- Location: Beirut
- Address: W Building, Rue Mar Geries, Hadeth, Baabda District, Mount Lebanon Governorate
- Coordinates: 33°50′34.2″N 35°32′03.9″E﻿ / ﻿33.842833°N 35.534417°E
- Ambassador: Raymond R. Balatbat
- Website: http://beirutpe.dfa.gov.ph

= Embassy of the Philippines, Beirut =

Diplomatic mission in Lebanon

The Embassy of the Philippines in Beirut is the diplomatic mission of the Republic of the Philippines to the Republic of Lebanon. Opened in 1996, it is currently located at the W Building on Rue Mar Geries in the southern Beirut suburb of Hadeth, part of the Baabda District in the Mount Lebanon Governorate.

==History==
Although the Philippines and Lebanon established diplomatic relations in 1946, the Philippines did not establish an embassy in Lebanon until November 1996, with Fortunato Oblena becoming the country's first resident ambassador. Prior to the establishment of the embassy, the Philippines conducted diplomatic relations with Lebanon through an honorary consulate in Beirut which, at various points in its history, was accredited to the Philippine Embassy in Cairo, and subsequently the Philippine Embassy in Amman.

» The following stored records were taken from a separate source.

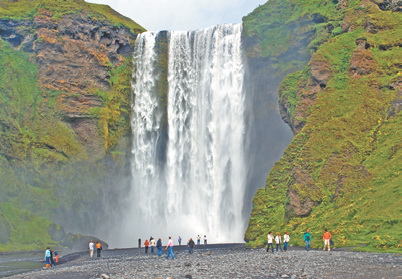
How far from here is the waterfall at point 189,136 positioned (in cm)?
5709

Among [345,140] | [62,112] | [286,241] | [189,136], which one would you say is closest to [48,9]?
[62,112]

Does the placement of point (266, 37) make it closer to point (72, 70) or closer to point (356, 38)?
point (356, 38)

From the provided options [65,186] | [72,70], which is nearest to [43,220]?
[65,186]

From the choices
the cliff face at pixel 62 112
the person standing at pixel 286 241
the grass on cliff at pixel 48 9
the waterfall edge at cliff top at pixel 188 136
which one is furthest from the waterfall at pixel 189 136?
the person standing at pixel 286 241

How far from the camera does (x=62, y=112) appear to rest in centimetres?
6419

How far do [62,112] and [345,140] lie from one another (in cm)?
3901

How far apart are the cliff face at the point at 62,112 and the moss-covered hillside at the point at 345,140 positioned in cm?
2546

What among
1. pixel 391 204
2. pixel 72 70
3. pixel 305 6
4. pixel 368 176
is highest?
pixel 305 6

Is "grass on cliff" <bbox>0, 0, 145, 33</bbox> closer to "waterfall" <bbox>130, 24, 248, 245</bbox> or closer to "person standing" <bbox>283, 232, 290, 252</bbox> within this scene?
"waterfall" <bbox>130, 24, 248, 245</bbox>

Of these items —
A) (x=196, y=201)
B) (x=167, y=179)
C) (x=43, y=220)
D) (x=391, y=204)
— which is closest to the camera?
(x=391, y=204)

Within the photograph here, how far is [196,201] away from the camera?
58.6 metres

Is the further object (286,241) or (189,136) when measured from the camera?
(189,136)

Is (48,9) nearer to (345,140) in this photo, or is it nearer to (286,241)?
(345,140)

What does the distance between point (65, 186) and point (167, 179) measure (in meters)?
12.0
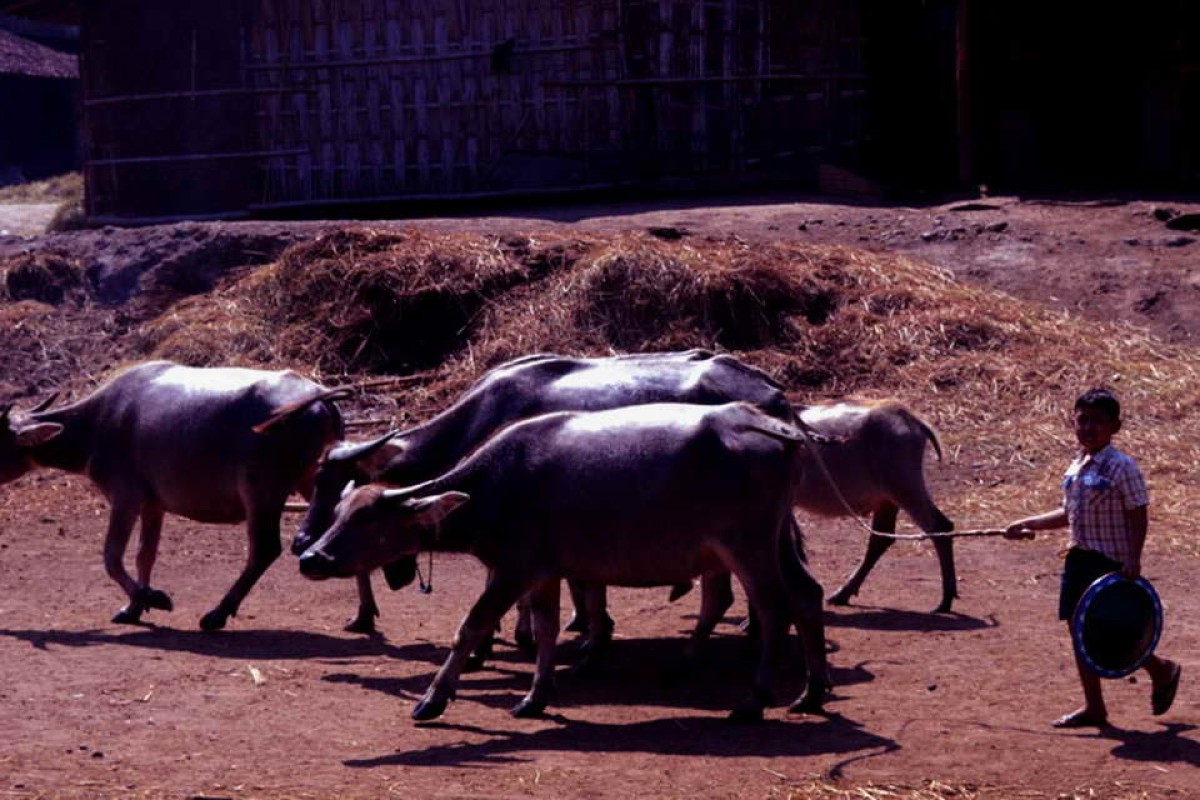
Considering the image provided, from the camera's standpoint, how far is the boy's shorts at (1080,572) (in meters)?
8.38

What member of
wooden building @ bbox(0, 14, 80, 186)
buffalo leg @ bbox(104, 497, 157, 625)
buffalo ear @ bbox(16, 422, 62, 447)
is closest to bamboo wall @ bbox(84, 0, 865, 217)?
buffalo ear @ bbox(16, 422, 62, 447)

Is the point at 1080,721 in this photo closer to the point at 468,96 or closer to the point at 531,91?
the point at 531,91

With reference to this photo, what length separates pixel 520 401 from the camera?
10.6 metres

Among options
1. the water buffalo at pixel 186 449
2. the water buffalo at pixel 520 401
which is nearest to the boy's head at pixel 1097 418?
the water buffalo at pixel 520 401

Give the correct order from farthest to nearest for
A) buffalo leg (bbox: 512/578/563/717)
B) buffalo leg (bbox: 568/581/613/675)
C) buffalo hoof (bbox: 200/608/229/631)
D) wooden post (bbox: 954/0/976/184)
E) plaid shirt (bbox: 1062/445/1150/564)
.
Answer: wooden post (bbox: 954/0/976/184) < buffalo hoof (bbox: 200/608/229/631) < buffalo leg (bbox: 568/581/613/675) < buffalo leg (bbox: 512/578/563/717) < plaid shirt (bbox: 1062/445/1150/564)

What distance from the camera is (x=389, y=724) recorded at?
28.7ft

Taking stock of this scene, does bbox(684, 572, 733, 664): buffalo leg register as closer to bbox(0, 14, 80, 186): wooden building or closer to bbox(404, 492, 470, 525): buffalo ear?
bbox(404, 492, 470, 525): buffalo ear

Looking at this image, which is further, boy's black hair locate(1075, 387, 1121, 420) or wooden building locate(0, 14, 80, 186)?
wooden building locate(0, 14, 80, 186)

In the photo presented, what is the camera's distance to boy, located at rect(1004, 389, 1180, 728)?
27.1ft

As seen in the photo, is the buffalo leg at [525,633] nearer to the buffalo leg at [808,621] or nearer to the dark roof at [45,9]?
the buffalo leg at [808,621]

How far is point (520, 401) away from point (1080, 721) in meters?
3.83

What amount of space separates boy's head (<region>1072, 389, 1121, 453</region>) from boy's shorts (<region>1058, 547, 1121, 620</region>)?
52 centimetres

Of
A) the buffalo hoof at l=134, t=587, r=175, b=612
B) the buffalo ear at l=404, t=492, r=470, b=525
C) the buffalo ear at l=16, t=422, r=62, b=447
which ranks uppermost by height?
the buffalo ear at l=404, t=492, r=470, b=525

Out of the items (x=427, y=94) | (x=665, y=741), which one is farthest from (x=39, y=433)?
(x=427, y=94)
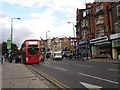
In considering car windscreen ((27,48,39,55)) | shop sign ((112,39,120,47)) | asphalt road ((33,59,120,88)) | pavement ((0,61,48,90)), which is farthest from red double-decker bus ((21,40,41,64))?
shop sign ((112,39,120,47))

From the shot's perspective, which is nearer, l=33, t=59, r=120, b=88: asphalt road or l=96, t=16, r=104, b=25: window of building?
l=33, t=59, r=120, b=88: asphalt road

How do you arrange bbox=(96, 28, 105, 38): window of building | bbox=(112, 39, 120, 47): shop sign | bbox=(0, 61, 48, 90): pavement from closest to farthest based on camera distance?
bbox=(0, 61, 48, 90): pavement
bbox=(112, 39, 120, 47): shop sign
bbox=(96, 28, 105, 38): window of building

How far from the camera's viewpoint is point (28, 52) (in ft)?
77.3

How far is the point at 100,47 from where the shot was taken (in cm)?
3350

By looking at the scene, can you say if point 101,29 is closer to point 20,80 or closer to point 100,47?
point 100,47

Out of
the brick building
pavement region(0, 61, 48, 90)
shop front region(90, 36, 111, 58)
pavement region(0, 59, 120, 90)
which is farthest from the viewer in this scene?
shop front region(90, 36, 111, 58)

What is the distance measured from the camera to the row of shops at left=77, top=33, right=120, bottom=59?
91.7ft

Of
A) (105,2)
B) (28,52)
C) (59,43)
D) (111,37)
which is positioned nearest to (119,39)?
(111,37)

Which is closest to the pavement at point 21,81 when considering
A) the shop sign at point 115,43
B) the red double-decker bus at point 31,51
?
the red double-decker bus at point 31,51

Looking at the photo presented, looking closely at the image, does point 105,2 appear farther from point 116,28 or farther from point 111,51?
point 111,51

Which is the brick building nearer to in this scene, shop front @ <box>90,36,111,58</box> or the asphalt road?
shop front @ <box>90,36,111,58</box>

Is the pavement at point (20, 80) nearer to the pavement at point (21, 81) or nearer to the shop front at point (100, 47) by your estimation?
the pavement at point (21, 81)

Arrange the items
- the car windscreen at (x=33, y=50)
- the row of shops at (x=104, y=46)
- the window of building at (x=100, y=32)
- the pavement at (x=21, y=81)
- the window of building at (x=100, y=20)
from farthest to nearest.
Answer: the window of building at (x=100, y=20), the window of building at (x=100, y=32), the row of shops at (x=104, y=46), the car windscreen at (x=33, y=50), the pavement at (x=21, y=81)

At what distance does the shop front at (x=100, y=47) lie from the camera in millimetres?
30253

Initially located at Raouché in Ras Beirut, the embassy moved to a larger space in Achrafieh in 2006, enabling it to consolidate consular and labor functions under one roof. In 2012, it moved to its current location outside the city: a new building which also enables it to host larger events.

Between 1996 and 2008, the embassy also exercised jurisdiction over Syria, until a separate embassy was established in Damascus which formally opened on April 17, 2009.

==Staff and activities==
The Philippine Embassy in Beirut is headed by Ambassador Raymond R. Balatbat, who was appointed to the position by President Rodrigo Duterte on December 3, 2020. Prior to his current post, Balatbat, a career diplomat who has served with the Philippine foreign service since 1997, served as the Executive Director of the Office of Middle East and Africa Affairs at the Department of Foreign Affairs (DFA), and prior to that served at Philippine diplomatic missions throughout the Islamic world, including at the embassies in Bandar Seri Begawan and Jakarta. His appointment was confirmed by the Commission on Appointments on December 16, 2020, and he presented his credentials to President Michel Aoun on June 9, 2021.

A notable diplomat who served at the embassy was Bernardita Catalla, who served as ambassador between 2018 and 2020. Known for championing the welfare of Overseas Filipino Workers (OFWs) throughout her career, Catalla died while in office on April 2, 2020 due to COVID-19 amidst a pandemic of the disease.

The embassy's activities center around providing to the many OFWs in Lebanon, which began on November 7, 2000 with the opening of a Filipino Workers’ Resource Center to help provide legal aid to OFWs in the country. The treatment of OFWs in Lebanon is a regular point of contention for the embassy and for the DFA in general: in 2005, it protested a raid in Beirut conducted by the Lebanese government against OFWs despite them being legally documented, while in 2011, it went so far as to encourage people to not go to the country for work. In 2017, in one of Catalla's first acts as ambassador, the registration of Filipinos in Lebanon was swiftly resumed after it was discovered that the embassy had not been keeping track of how many Filipinos were in the country — by the following year, more than 12,000 OFWs were registered and given registration cards. The embassy has also facilitated the repatriation of Filipinos affected by war and other conflicts in Lebanon, which it did in 2006, and in 2019, which Catalla personally led. This has also extended to facilitating the evacuation of Filipinos from Syria as a result of that country's civil war.

The embassy also engages in promoting Filipino culture in Lebanon, as well as promoting cultural links and exchanges between the two countries. These include hosting a screening of the 2002 film Kailangan Kita in 2013, organizing Lebanon's first-ever exhibition of Filipino art — primarily the works of Marvin Baldemor, son of Manuel Baldemor — the following year, and presenting the Filipino translation of The Prophet by Kahlil Gibran, prepared by Ruth Elynia Mabanglo, to his eponymous museum in 2018.